Using CIM Cmdlets Against PowerShell 2.0

by Dec 6, 2012

As you may have read, in PowerShell 3.0, there is a new family of cmdlets designed to improve the way we work with WMI. The powerful Get-WmiObject cmdlet may become obsolete over time.

Get-CimInstance, for example, works very similar to Get-WmiObject. It focuses on object properties, though, because the CIM cmdlets can base on different remoting techniques, some of which are stateless (and very robust). By default, all CIM cmdlets use WinRM, the new remoting technique found in PowerShell 3.0 as well.

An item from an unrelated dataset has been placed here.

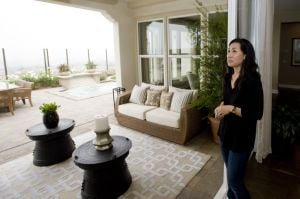 "Tips For Trade-up Homebuyers: Janet Son looks out onto a ""California Room,"" a covered deck with a fireplace and seating area in a model home identical to one she and her family purchased, a move-up from their smaller home in Brea, Calif. - Photo by Sam Gangwer 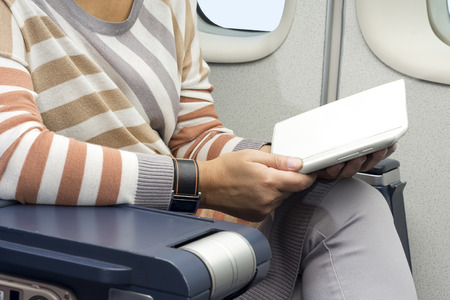 electronic tablet: caucasian woman passenger in airplane using  tablet smart device Stock Photo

So by default, you cannot remotely access a system that has no WinRM capabilities. With a little trick, however, you can convince the CIM cmdlets to fall back and use the old DCOM protocol instead. Here is an example:

Get-CimInstance -ClassName Win32_BIOS
Get-CimInstance -ClassName Win32_BIOS -ComputerName storage1

This will first get BIOS information from the local computer. Next, it tries and read the information from a remote system called "storage1". This may fail if that system won't support WinRM, for example, because it might be some old server 2003 with PowerShell 2.0 on it. In this case, you'd get an ugly red exception message, complaining that some DTMF resource URI wasn't found.

So next are the lines you can use to force Get-CimInstance to use the old DCOM technology:

$option = New-CimSessionOption -Protocol DCOM 
$session = New-CimSession -ComputerName storage1 -SessionOption $option

Get-CimInstance -ClassName Win32_BIOS -CimSession $session 

This time, the server could be contacted and returns the data.